Here's the mirror (Orion Optical-the Pyrex Standard Coating model) in the cell. The mirror sits in the cell retained by six metal brackets, keeping the mirror firmly centered and stable. A detailed shot of the cell can be seen by clicking here. It must be noted that this cell has been fairly easy to collimate, and, once collimated, has stayed there since the original calibration was done. The 'scope has been over hill and dale, to observing nights for the public in the city, all kinds of backwoods Star Parties, across railroad tracks, and overland many thousands of miles (I stopped counting at 20,000), and the alignment of the mirrors has hardly changed a whit. I attribute this to the very solid cell design, and the excellent spider by Novak (R.I.P.) we ended up with.

"The Big Push". Once all the pieces have been fabricated, all the mail-order parts delivered, and the tube balanced and painted, it's time to put the whole thing together! The author, in welding goggles, drill, and hacksaw, is shown here brandishing his tools of trade amid the remains of his living room, clearly indicating that he means business. His Faithful Native Companion (wife) is offscreen calling 911.

Nearly done! The external plywood tube ring ring at the base was discarded in favor of some heavy-duty rubber window channeling (see base in previous photo) gleaned for free from a local glazier. I thought that the tube rings, while they would have improved the structural integrity of the tube, might make getting the thing in and out of my Mazda trunk a real pain. As it worked out, the channeling works super; the tube is quite strong enough without the plywood tube rings. "Free," you say? Yep. I just marched into the place, said, "Hey, guys, I'm an Amateur Astronomer, and I need some channeling for a 'scope I'm building! Got any?" The two guys running the place looked at each other, shrugged and gave me some! I guess it was easier than holding me down until help arrived......

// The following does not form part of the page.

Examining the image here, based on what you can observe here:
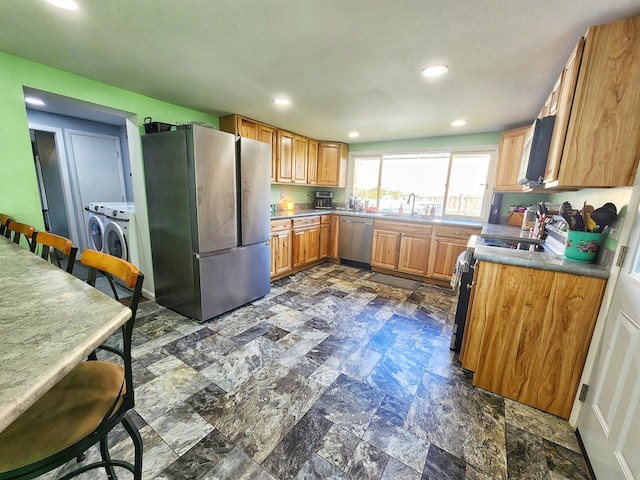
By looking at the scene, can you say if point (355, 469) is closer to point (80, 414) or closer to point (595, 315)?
point (80, 414)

And guess what? It was done! And the darned thing worked so well we were (and still are) delighted! In the photo below, Cheryl, my wife, (who has her own Lunar page) appears quite happy that the project is done, and all that lumber is out of the living room!



Excellent books for Beginners:

"The Backyard Asttronomer's Guide"



"Turn Left at Orion"





Other Fine Related Books

These are very well recommended:

"Build Your Own Telescope"
This contains the plans I used for this 'scope! Excellent!!

"Nightwatch: A Practical Guide to Viewing the Universe"


"Deep Sky Companions : The Messier Objects"


"The Great Atlas of the Stars"




Wait, There's More!

Still hungry for more details? See our FAQ...

What can this telescope see? If you love bad art, check out my planetary sketches...




CLOSING NOTES:

Doing something like this can be a solo, hermit-like affair, but, depending on your disposition, sometimes getting some help can be a very valuable thing! ATM Mentors can be found in local Astronomy clubs, Universities and Planetariums. "They are where you find them."

Also, this little journey would not have been possible at all without the marvelous John Dobson (1915-2014), the inventor of the Dobsonian Telescope. John, whom I have met, was a gentleman, a scholar, and a wonderful man to talk with. Hats off to the man who did more for Amateur Astronomy than anyone else in the past 40 years!